ВЫБРАННЫЙ ОТРЫВОК:
Гештальт-терапевты чаще всего работают одновременно с несколькими людьми, один из которых садится на специально выделенное место (иногда его называют горячий стул), разговаривает с терапевтом, выполняет упражнения... а другие наблюдают за этим и сопереживают ему, иногда принимая участие в такой своеобразной индивидуальной терапии. Считается, что такое присутствие при «чужой» терапии помогает «наблюдателю» справиться со своими проблемами. Однако, чтобы не размазывать «гештальт» нашей истории, в которой Марта будет «фигурой», предположим, что она общалась с терапевтом один на один (и на самом деле, многие гештальт-терапевты работают индивидуально).

ЗАДАНИЯ:
a – Выпишите из отрывка о гештальт-терапии фрагмент от «Гештальт-терапевты чаще всего» до «гештальт-терапевты работают индивидуально).» включительно.
b – Ответьте на вопросы по отрывку о гештальт-терапии:
(i) Как иногда называют специально выделенное место, на которое садится один из участников?
(ii) Что делают другие участники, пока один работает с терапевтом?
(iii) Как, согласно предположению в отрывке, Марта общалась с терапевтом?

ДАННЫЕ ДЛЯ АНАЛИЗА:
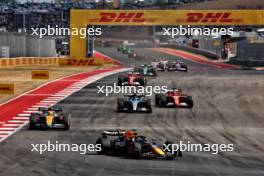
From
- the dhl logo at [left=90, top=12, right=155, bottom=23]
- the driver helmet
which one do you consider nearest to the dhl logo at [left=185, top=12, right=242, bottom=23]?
the dhl logo at [left=90, top=12, right=155, bottom=23]

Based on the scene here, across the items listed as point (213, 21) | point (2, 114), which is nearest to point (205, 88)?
point (2, 114)

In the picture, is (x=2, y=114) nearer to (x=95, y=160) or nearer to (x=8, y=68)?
(x=95, y=160)

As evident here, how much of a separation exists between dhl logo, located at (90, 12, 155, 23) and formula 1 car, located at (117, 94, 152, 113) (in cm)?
3520

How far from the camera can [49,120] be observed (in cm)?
2811

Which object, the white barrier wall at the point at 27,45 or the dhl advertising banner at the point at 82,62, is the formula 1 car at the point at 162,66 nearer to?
the dhl advertising banner at the point at 82,62

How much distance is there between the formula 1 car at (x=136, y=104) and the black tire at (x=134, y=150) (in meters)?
12.1

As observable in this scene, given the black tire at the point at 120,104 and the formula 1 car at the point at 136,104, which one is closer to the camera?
the formula 1 car at the point at 136,104

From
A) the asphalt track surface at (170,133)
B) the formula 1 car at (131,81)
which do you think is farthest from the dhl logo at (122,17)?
the formula 1 car at (131,81)

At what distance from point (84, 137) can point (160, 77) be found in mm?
29683

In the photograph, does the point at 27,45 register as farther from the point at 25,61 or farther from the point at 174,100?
the point at 174,100

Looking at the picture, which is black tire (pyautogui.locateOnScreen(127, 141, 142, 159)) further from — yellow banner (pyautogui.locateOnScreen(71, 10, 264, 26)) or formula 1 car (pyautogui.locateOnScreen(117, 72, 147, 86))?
yellow banner (pyautogui.locateOnScreen(71, 10, 264, 26))

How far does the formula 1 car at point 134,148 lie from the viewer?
21.3 m

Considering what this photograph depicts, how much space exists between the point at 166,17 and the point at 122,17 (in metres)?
3.81

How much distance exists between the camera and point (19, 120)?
31.5m
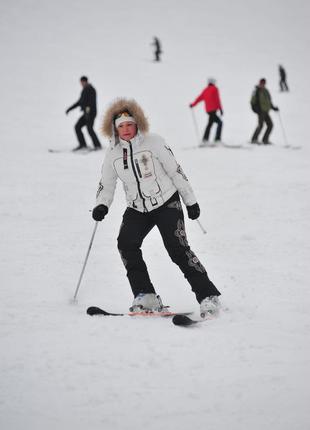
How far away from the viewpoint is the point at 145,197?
12.3ft

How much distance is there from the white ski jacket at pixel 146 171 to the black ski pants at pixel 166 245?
3.5 inches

ОТВЕТЫ К ЗАДАНИЯМ:
a –
Гештальт-терапевты чаще всего работают одновременно с несколькими людьми, один из которых садится на специально выделенное место (иногда его называют горячий стул), разговаривает с терапевтом, выполняет упражнения... а другие наблюдают за этим и сопереживают ему, иногда принимая участие в такой своеобразной индивидуальной терапии. Считается, что такое присутствие при «чужой» терапии помогает «наблюдателю» справиться со своими проблемами. Однако, чтобы не размазывать «гештальт» нашей истории, в которой Марта будет «фигурой», предположим, что она общалась с терапевтом один на один (и на самом деле, многие гештальт-терапевты работают индивидуально).

b –
(i) Горячий стул.
(ii) Наблюдают и сопереживают ему, иногда принимая участие в терапии.
(iii) Один на один.